1. The Judicial Helpmeet certainly does not request permission to speak.  He does as any right-thinking, red-blooded man would do in my presence -- namely falls to his knees in supplication, eyes raised in beseechment, and when I dispense my benevolence and the TV remote, he kow-tows, kisses my manicured toes, and hastily makes me a cordon bleu three course meal which I eat in the comfort of my boudoir in the east wing.

2.  In any event, he rarely watches football.  The cricket I tolerate.  For the tennis, I emigrate.


----------



## Gary Compton (Jun 9, 2012)

The Judge said:


> 1. The Judicial Helpmeet certainly does not request permission to speak.  He does as any right-thinking, red-blooded man would do in my presence -- namely falls to his knees in supplication, eyes raised in beseechment, and when I dispense my benevolence and the TV remote, he kow-tows, kisses my manicured toes, and hastily makes me a cordon bleu three course meal which I eat in the comfort of my boudoir in the east wing.



Lies back in chair, lights a Castella and muses about a missed education. 'If only I could talk proppa like yee,' he said in his manly Geordie voice.

You had me Googling half the words in that para TJ. Anyway back to reading "How to improve one's status," by Norman Tebbit.

_Get on your bike_.


----------



## HareBrain (Mar 1, 2013)

Is anyone else watching series 4 of this? It's as good as the others. I can't believe this isn't more popular, though maybe that's because it's buried in the depths of BBC4.


----------



## ctg (Mar 1, 2013)

I do HB. And it's not as buried as you think as just last week you found it sitting at front page for two days as a featured series. And in the regards of the series, it's seriously disturbing. And my favourite is the judge. 

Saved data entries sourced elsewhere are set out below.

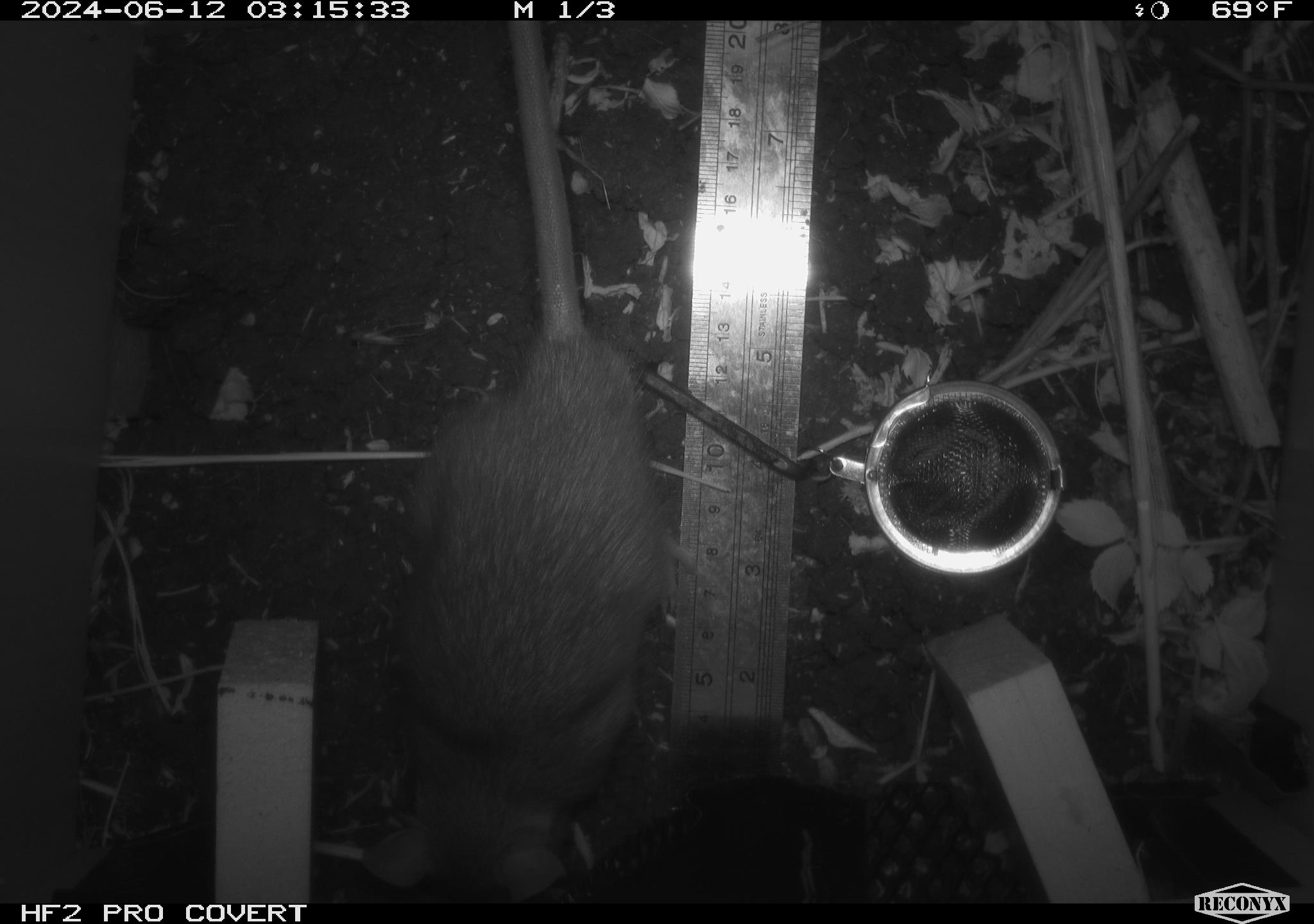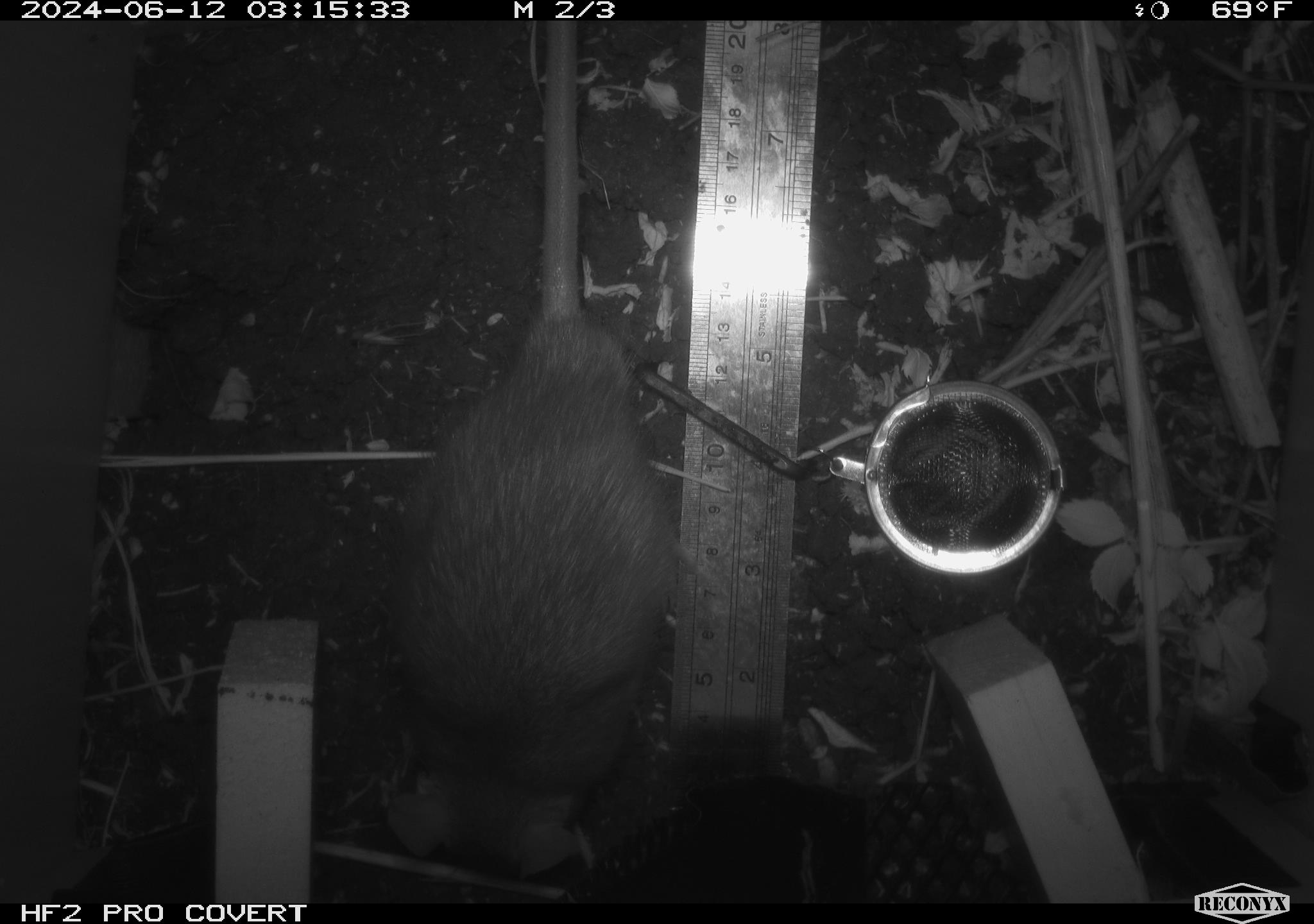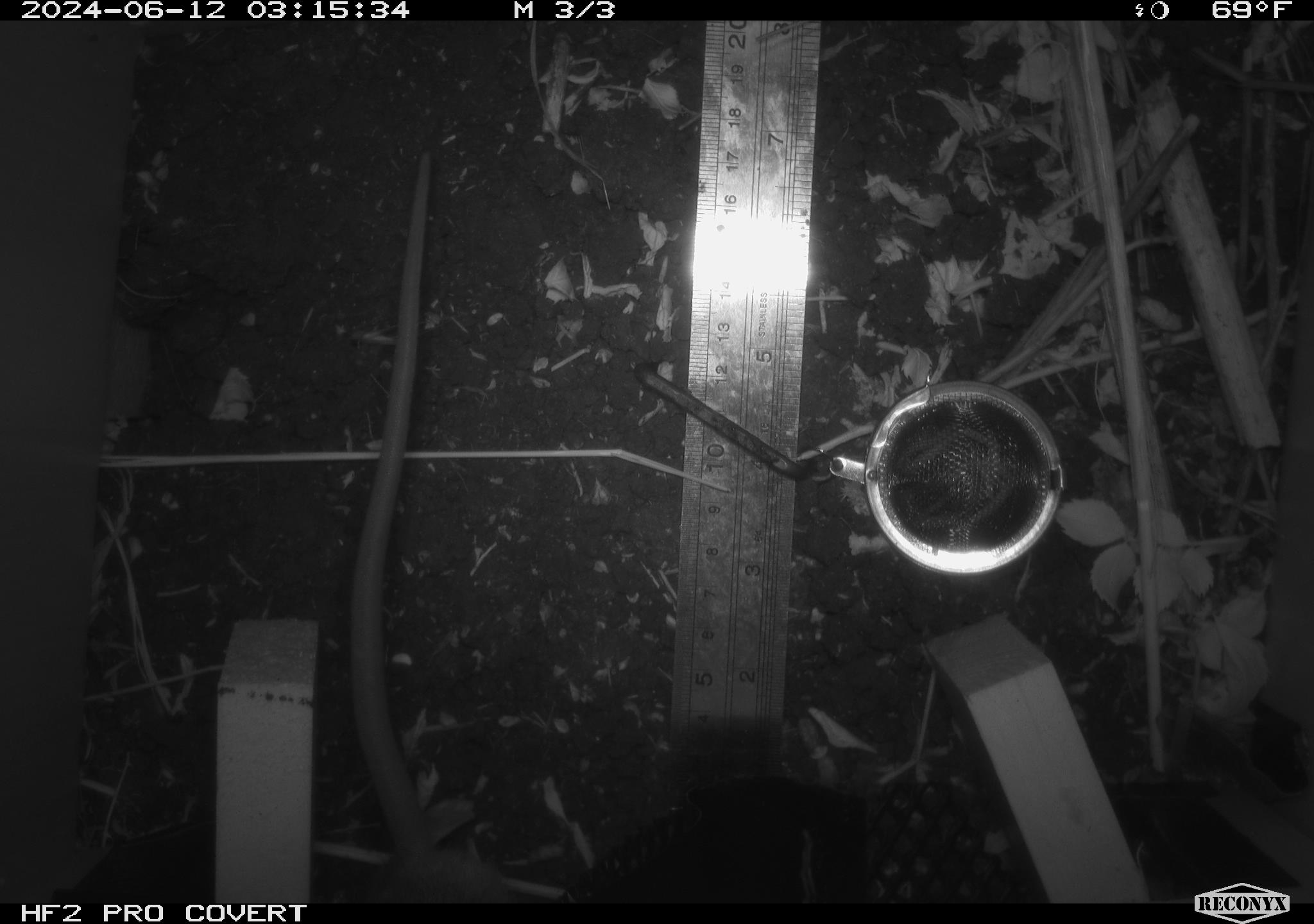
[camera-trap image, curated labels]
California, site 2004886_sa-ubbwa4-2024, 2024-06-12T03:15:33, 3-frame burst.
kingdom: Animalia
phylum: Chordata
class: Mammalia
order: Rodentia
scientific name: Rodentia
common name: woodrat or rat or mouse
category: woodrat or rat or mouse species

PS. Sorry for using so many and-words.


----------



## HareBrain (Mar 1, 2013)

ctg said:


> And my favourite is the judge.



Me too -- he has such an interesting face, for a start -- but all the characters are so well drawn. I read an article a few weeks ago complaining about the portrayal of female detectives in crime series (especially the Scandinavian ones) saying they either had to be damaged or mentally ill. Laure Berthauld perfectly demolishes this argument. And the whole thing is so tightly plotted. It's brilliant! As good as The Wire, in my opinion (though with a very different feel -- and so French!)


----------



## HareBrain (Jan 21, 2018)

Resurrecting this because I'm having to take a couple of minutes out from ep8 of series 6 because it's TOO TENSE!

This has to be the best thing on TV right now. Is anyone else watching it?


----------